Nicht nur konkrete Probleme schildern, sondern eine strukturelle Kritik an einem kranken System formulieren – das haben sich zwei Filme der Reihe auf die Fahnen geschrieben: DAS MENSCHENMÖGLICHE erzählt von der jungen Ärztin Judith, der wegen chronischer Überarbeitung ein folgenschwerer Kunstfehler unterläuft. Während alle ihr raten, einfach weiterzumachen, lässt sie ihr Gewissen nicht zur Ruhe kommen. So steht Judith vor einer Grundsatzentscheidung: karrierewirksam Mitschwimmen oder versuchen, das korrupte System von innen heraus zu verändern?
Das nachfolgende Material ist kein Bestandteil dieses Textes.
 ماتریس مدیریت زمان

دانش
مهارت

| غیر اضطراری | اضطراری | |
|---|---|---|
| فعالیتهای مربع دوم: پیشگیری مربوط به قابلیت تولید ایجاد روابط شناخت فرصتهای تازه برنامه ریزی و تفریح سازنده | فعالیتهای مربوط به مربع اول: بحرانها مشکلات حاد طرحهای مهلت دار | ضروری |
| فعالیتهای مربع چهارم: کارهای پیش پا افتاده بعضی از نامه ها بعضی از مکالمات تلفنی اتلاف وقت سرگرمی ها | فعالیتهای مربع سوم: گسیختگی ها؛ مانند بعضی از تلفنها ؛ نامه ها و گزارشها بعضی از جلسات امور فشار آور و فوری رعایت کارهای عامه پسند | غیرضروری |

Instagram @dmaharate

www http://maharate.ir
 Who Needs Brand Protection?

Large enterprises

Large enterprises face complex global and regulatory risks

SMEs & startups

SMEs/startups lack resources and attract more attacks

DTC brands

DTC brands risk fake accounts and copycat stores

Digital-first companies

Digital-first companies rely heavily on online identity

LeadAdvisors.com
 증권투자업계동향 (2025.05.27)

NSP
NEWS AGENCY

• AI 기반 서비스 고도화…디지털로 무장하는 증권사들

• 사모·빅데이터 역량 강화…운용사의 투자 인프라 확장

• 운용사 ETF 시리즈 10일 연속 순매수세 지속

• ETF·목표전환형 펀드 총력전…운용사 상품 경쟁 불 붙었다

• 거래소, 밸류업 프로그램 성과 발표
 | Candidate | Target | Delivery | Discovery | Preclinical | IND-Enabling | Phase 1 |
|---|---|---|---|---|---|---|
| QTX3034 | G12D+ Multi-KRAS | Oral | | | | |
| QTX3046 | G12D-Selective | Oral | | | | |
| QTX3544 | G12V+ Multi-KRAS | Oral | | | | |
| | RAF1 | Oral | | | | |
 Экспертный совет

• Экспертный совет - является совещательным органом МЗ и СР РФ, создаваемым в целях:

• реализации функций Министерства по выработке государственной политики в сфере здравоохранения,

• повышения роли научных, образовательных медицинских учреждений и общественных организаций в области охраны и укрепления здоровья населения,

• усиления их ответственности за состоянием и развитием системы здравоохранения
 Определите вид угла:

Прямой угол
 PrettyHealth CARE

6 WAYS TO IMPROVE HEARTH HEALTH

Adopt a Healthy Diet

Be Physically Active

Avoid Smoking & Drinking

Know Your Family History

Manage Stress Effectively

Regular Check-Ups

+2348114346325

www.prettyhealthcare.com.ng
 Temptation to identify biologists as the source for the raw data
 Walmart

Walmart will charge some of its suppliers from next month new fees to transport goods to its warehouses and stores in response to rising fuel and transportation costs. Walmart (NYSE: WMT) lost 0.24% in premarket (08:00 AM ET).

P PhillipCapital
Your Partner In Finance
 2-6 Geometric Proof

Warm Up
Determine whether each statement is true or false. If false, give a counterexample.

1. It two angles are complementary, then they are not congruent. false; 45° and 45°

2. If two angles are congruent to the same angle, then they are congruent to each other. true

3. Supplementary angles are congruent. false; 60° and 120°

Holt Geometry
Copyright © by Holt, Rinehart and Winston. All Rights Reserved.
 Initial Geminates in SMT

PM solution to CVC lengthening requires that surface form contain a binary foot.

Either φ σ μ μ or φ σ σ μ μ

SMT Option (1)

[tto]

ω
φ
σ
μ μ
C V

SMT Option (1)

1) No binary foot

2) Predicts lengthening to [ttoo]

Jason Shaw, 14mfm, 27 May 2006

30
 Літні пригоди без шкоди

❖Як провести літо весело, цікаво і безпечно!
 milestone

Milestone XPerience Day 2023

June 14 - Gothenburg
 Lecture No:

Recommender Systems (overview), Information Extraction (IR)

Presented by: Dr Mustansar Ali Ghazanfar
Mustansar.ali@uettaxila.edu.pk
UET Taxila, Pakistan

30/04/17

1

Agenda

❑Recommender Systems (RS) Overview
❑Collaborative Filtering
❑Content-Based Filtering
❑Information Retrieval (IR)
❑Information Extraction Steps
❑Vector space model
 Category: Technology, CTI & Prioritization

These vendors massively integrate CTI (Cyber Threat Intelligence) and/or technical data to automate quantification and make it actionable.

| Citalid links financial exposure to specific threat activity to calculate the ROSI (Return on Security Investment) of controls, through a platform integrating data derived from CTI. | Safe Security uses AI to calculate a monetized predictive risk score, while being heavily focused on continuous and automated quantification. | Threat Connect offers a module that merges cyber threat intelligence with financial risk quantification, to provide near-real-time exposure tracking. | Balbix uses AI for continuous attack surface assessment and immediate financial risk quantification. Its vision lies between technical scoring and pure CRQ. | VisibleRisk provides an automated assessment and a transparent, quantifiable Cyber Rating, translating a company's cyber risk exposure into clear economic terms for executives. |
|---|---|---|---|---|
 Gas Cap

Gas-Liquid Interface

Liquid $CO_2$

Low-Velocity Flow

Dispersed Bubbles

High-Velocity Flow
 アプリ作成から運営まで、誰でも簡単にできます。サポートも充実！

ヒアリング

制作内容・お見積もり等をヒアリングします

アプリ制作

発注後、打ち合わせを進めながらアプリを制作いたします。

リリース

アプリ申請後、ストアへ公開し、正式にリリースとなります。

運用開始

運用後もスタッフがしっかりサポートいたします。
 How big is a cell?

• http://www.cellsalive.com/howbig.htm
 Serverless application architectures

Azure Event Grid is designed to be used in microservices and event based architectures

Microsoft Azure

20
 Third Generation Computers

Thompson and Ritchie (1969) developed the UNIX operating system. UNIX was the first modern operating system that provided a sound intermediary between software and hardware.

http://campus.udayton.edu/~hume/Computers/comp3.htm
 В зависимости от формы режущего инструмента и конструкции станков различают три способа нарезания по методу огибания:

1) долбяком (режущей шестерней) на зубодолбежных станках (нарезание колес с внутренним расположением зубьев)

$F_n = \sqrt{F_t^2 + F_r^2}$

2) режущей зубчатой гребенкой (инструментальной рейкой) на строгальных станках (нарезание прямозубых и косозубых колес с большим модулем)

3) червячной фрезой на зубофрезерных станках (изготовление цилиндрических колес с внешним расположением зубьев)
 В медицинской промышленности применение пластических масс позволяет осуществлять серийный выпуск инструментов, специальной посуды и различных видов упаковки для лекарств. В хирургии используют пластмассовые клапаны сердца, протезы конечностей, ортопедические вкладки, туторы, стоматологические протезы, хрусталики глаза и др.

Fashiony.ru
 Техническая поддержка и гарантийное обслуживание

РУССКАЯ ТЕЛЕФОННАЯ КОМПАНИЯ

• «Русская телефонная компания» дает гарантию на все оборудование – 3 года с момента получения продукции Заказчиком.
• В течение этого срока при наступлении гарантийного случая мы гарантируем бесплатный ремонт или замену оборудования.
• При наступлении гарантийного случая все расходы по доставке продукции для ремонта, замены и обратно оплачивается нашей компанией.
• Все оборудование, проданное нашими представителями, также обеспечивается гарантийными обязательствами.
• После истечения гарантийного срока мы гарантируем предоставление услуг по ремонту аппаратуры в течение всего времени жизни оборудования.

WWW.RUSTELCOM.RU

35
In STUMME SCHREIE steht ebenfalls eine junge Ärztin im Zentrum der Geschichte. Jana wird während ihrer Facharztausbildung mit verschiedenen Fällen misshandelter Kinder konfrontiert und muss hautnah erleben, wie schwer es ist, die Verantwortlichen zur Rechenschaft zu ziehen und die Kinder zu schützen. Moralisch entrüstet ergreift sie im Namen der Gerechtigkeit selbst die Initiative.

Historische Settings finden sich in zwei Filmen des diesjährigen Programms: DER CLUB DER SINGENDEN METZGER erzählt lakonisch von einem deutschen Metzgermeister, der mit seiner Braut nach dem Ersten Weltkrieg in der Hoffnung auf ein besseres Leben in die USA auswandert. Dort gründet er den örtlichen Gesangsverein und findet das große Glück. In EIN DORF WEHRT SICH derweil bilden die Schrecken des Krieges nicht nur den Hintergrund, sondern stehen im Zentrum der Erzählung. Der Film handelt vom wachsenden Widerstand einer Dorfgemeinschaft gegen das NS-Regime. Anhand dieser Miniaturgesellschaft werden allgemeine Gewissensfragen von Solidarität, Zivilcourage und moralischer Haltung verhandelt.